Rosaly Von Gregorius
 
''Le seul présent que la justice a à vous offrir, est votre mort.''
               
Mirage Morteury
 
''Laissez-moi vous conduire aux carnages.... Tant d'âmes ne demandent qu'à succomber.''
               
Idryss Leeverwen
 
''Le soleil est un bourreau. D'une simple caresse, sa langue enflammée peut calciner n'importe quel être.''
               
Seïren Nepthys
 
''C'est une nuit sans lune. Ou bien était-ce un jour sans soleil ?''
               
ShuiLong Zhang
 
''La vie est un rouage lent et grinçant. Il ne tourne que dans un sens. Celui où tu tombes.''
               
Camelle Elwhang
 
''Et un jour, sur vos lits de mort, bien des années auront passé et peut-être regretterez-vous de ne pouvoir échanger toutes vos tristes vies épargnées à Feleth pour une chance, une petite chance de revenir ici et tuer nos ennemis, car ils peuvent nous ôter la vie mais ils ne nous ôteront jamais notre liberté !''
               
Edouard Neuman
 
''Le temps est la gangrène de l'homme, elle apparait puis vous ronge à petit feu. Pour finir il ne vous reste plus que le présent pour vivre ; le passé s'évapore peu à peu et le futur ne vous intéresse guère.''
               
Asgeïr Aslak
 
''Cueillir la fleur de la déchéance et croquer dans la pomme de la faucheuse, nos vies se résument à cela car après tout, nous finissons à une moment où un autre, tous sous terre.''
               
Violette Dellylas
 
''Le pire n'est pas de mourir, mais de se faire oublier.''
               
Erwan Daermon Do'Layde
 
''Tenter d'oublier, même si c'était impossible.
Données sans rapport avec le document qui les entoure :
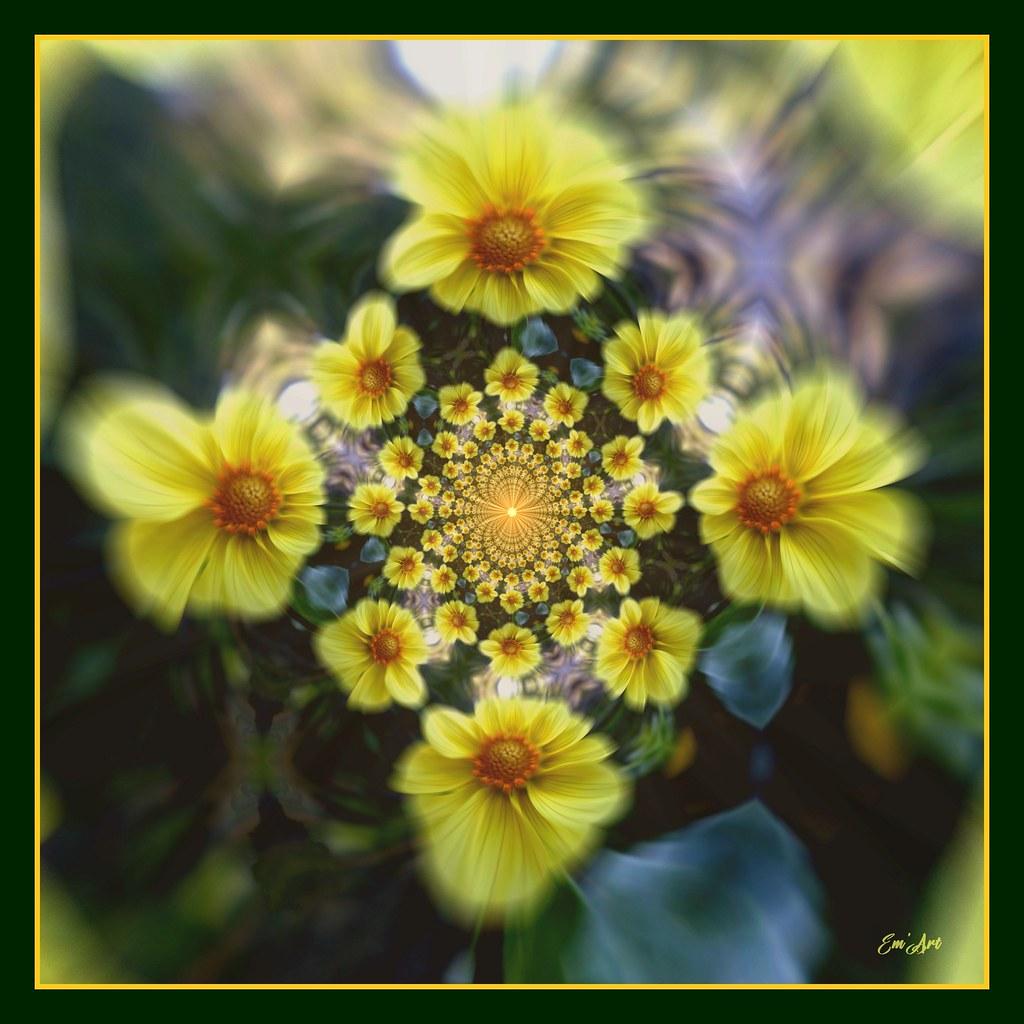 Tourne Solaire - Solar Flower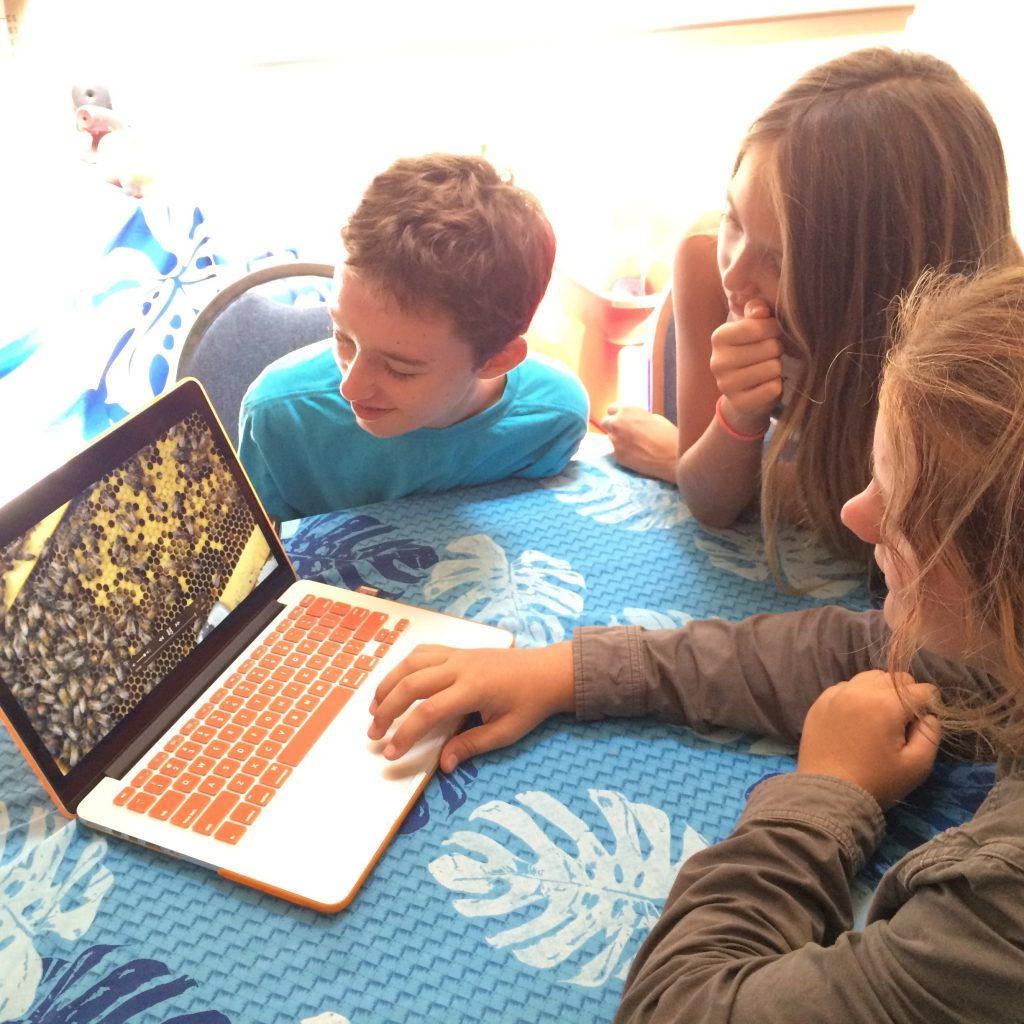 Maui Huliau Youth Environmental Film Festival.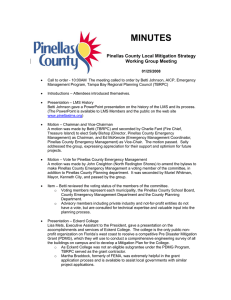 MINUTES  Pinellas County Local Mitigation Strategy Working Group Meeting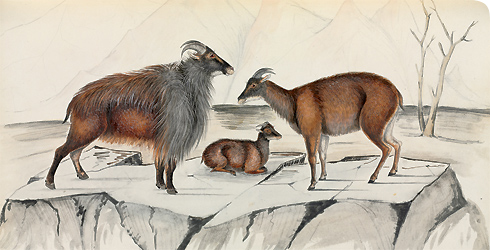 Watercolour of the Himalayan tahr, Hemitragus jemlahicus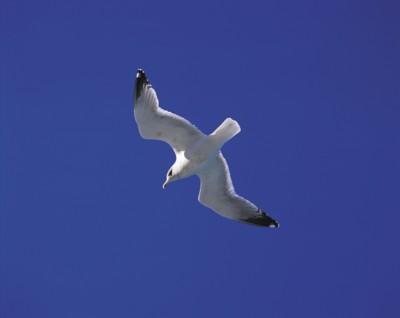 gull poster PH14535590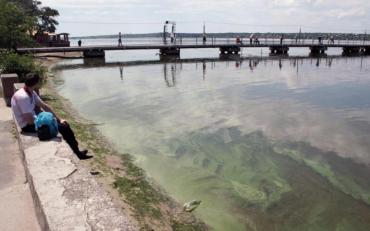 Смертельно небезпечна риба з'явилася в українській річці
Il aurait aimé se jeter à la mer avec la preuve de son acte immonde. Laver tout ce sang qu'il sentait sur lui. Peut-être même s'y noyer, simplement. Sombrer dans les abysses et les ténèbres, pour toujours.''
               
Mio Raeth
 
''La lumière montre l'ombre et la vérité le mystère.''
               
Aeli Seoriria
 
''Si la vie n'a qu'un temps, le souvenir n'a qu'une mesure. Le reste est silence.''
               
Valt Horn
 
''Dans le noir le plus complet, l'aveugle est la meilleure personne à suivre. Dans un monde de folie, qui mieux qu'un fou pour nous guider ?''
               
Ledha Borolev
 
''Je ne crois pas en la force d'un absent. Celle qui ferait de vos dieux ce que vous pensez qu'ils sont.''
               
Gigantus Corne
 
''Une limite qui n'a été créée que pour être dépassée ? C'est simple, imaginez !''
               
Goudwin Didrago
 
''Voir grouiller tous ces gens, connaître leurs désirs et leurs rêves, voir comment évoluent les sociétés, leurs aspirations et leurs défauts. Comprendre que donc rien n'est éternel, et que tous ces rêves et toutes ces folies disparaîtront de la surface du monde. Se laisser aller, indolent, parce que tout cela ne servira à rien, et qu'au bout du compte le monde reste le monde, seule éternité immuable.''
               
Uridan Sangried
 
''L'Inquisition vous remettra sur le droit chemin. Même s'il faut vous briser les jambes pour ça.''
               
Leevo Shellhorn
 
''N'oublie pas d'avoir peur des morts. Ils sont toujours plus nombreux que les vivants, et un jour, tu les rejoindras.''
               
Moira Brawl
 
''J'avais l'habitude avec ce genre d'individus... Moins vous bougerez, moins vous leur parlerez... et moins ils vous cogneront dessus.''
               
Aoi Haandar
 
''Je souhaite voir votre sang se répandre mollement à la surface d'une eau rendue trouble par les masses de cadavres vidés de leur substance, marcher dans les champs de vos ossements éparpillés, me remémorant à chaque pas votre mort absurde et pathétique, que vos noms ne soient pas contés, que votre souvenir s'éteigne comme s'éteint votre vie fade et misérable, qu'à travers les années, seuls subsistent vos ossements tels de tristes traces blanchâtres dans un paysage noir de guerre, de sang et de folie.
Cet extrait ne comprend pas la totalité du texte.